Think for a moment about the world's 1 billion refrigerators and its hundreds of millions of air conditioners. Picture mountains of foam insulation, seat cushions, furniture stuffing and carpet padding. Imagine streams of cleaning fluids, rivers of industrial solvents, wafting clouds of aerosol spray.
Ridding the planet of the millions of tons of ozone-depleting chemicals contained in that vision is not just a big job; it may be the biggest job the nations of the world have ever taken on. In the 60 years since Du Pont began marketing the miracle refrigerant it called Freon, chlorofluorocarbons have worked their way deep into the machinery of what much of the world thinks of as modern life -- air-conditioned homes and offices, climate-controlled shopping malls, refrigerated grocery stores, squeaky-clean computer chips. Extricating the planet from the chemical burden of that high-tech life-style -- for both those who enjoy it and those who aspire to it -- will require not just technical ingenuity but extraordinary diplomatic skill.
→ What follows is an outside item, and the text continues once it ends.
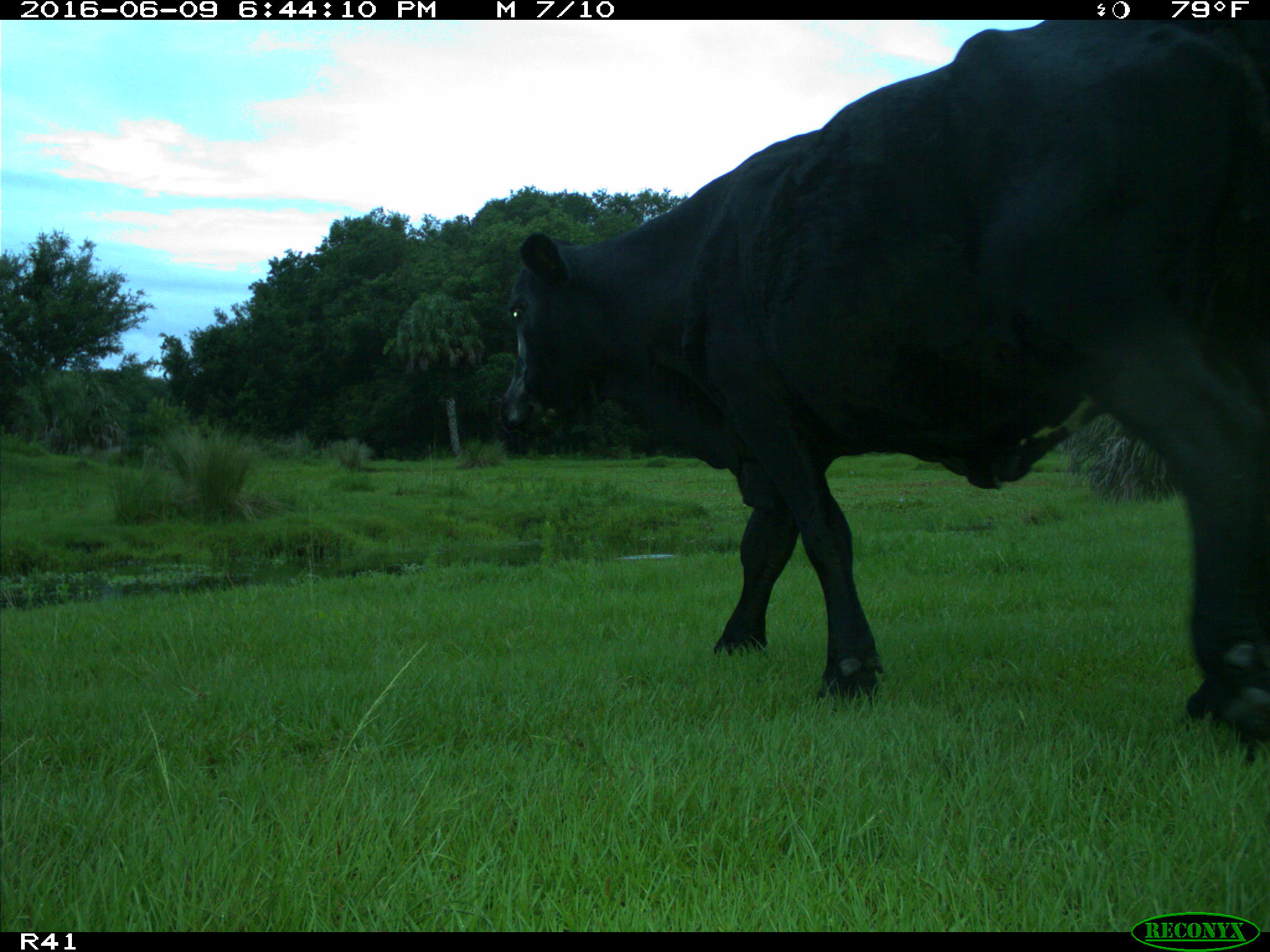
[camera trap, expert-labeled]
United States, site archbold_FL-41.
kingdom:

The technical challenge is relatively straightforward. The goal is to find substances and processes that can replace CFC-based systems without doing further harm to the stratosphere -- an endeavor that is well under way. In fact, it may turn out to be easier than anyone expected. Except for medical aerosols, some fire-fighting equipment and certain metal-cleaning applications, there are now effective substitutes for virtually every ozone- depleting chemical. Some cost quite a bit more, and others pose different, if less severe, environmental problems. But in a surprising number of cases, the new processes are actually cheaper and better than the old.
Replacing CFCs in newly built equipment, however, is only half the job. Virtually every existing refrigerator and air conditioner is a CFC reservoir. The chemicals are not a problem as long as they continue to circulate within an appliance. But if the machine is carelessly drained, junked or damaged, the CFCs can escape to attack the ozone. The real task for those countries that invested heavily in CFCs in the past is to develop systems for recovering and recycling the chemicals they have already used.
The diplomatic challenge is trickier. For the U.S., Europe and other industrialized regions to do right by the stratosphere is one thing. They bear direct responsibility for most of the damage that has been done, and they can best afford the costs attached to switching technologies. But what about the countries of the Second and Third Worlds? Many of them are just beginning to enjoy the comforts of CFC technology, and they cannot easily pay for a changeover.